If the covariance is the $2\times2$ identity matrix, then the density is $e^{−(x^2+y^2)/2}$ multiplied by a suitable normalizing constant. If $\begin{bmatrix} X \\ Y \end{bmatrix}$ is a random vector with this distribution, then you rotate that random vector by multiplying on the left by a typical $2\times 2$ orthogonal matrix: $ G \begin{bmatrix} X \\ Y \end{bmatrix} = \begin{bmatrix} \cos\theta & -\sin\theta \\ \sin\theta & \cos\theta \end{bmatrix}\begin{bmatrix} X \\ Y \end{bmatrix}. $
If the question is how to "rotate" the probability distribution, then asnwer is that it's invariant under rotations about the origin since it depends on $x$ and $y$ only through the distance $\sqrt{x^2+y^2}$ from the origin to $(x,y)$.
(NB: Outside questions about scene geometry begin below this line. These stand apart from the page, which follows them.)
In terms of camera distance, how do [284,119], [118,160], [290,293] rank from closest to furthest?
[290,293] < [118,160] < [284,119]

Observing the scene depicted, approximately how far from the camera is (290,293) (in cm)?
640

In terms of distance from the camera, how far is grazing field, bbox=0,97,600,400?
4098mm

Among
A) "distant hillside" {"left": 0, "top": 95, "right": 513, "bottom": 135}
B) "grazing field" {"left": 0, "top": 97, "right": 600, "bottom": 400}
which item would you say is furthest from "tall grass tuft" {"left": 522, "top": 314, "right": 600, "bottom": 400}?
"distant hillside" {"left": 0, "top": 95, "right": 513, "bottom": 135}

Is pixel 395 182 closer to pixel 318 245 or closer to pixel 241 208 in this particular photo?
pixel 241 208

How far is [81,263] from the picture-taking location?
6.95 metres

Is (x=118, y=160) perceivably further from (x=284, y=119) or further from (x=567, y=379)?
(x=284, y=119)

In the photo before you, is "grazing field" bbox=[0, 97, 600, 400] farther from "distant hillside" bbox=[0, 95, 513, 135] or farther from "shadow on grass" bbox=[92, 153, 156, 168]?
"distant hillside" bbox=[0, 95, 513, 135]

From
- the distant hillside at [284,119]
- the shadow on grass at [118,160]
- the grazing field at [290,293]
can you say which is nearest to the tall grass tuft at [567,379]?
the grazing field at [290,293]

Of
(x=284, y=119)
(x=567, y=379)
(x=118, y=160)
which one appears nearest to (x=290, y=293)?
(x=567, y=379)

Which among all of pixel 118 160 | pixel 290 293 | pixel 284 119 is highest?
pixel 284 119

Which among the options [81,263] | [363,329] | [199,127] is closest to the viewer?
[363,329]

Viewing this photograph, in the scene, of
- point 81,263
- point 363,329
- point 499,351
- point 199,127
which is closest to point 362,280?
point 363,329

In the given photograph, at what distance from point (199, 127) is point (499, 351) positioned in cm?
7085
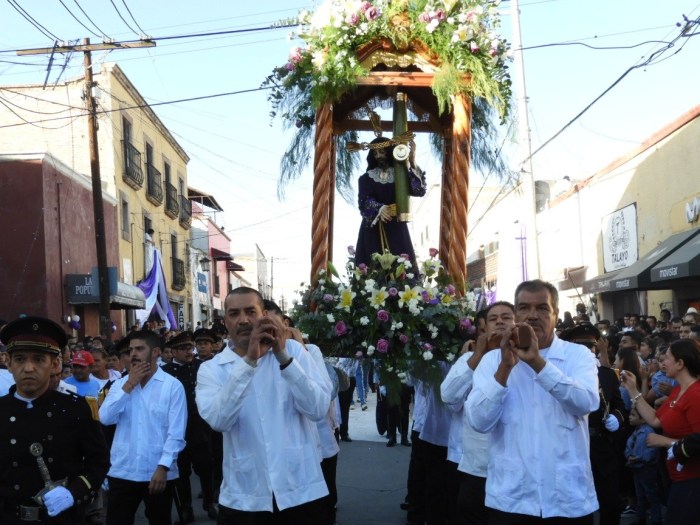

If you multiply on the left by a $k\times2$ matrix $G$, you have $ \mathbb{E}\left(G\begin{bmatrix} X \\ Y \end{bmatrix}\right) = G\mathbb{E}\begin{bmatrix} X \\ Y \end{bmatrix} $ and $ \operatorname{var}\left( G \begin{bmatrix} X \\ Y \end{bmatrix} \right) = G\left(\operatorname{var}\begin{bmatrix} X \\ Y \end{bmatrix}\right)G^T, $ a $k\times k$ matrix. If the variance in the middle is the $2\times2$ identity matrix and $G$ is the $2\times 2$ orthogonal matrix given above, then it's easy to see that the variance is $ GG^T $ and that is just the $2\times 2$ identity matrix. The only fact you need after that is that if you multiply a multivariate normal random vector by a matrix, what you get is still multivariate normal. I'll leave the proof of that as an exercise.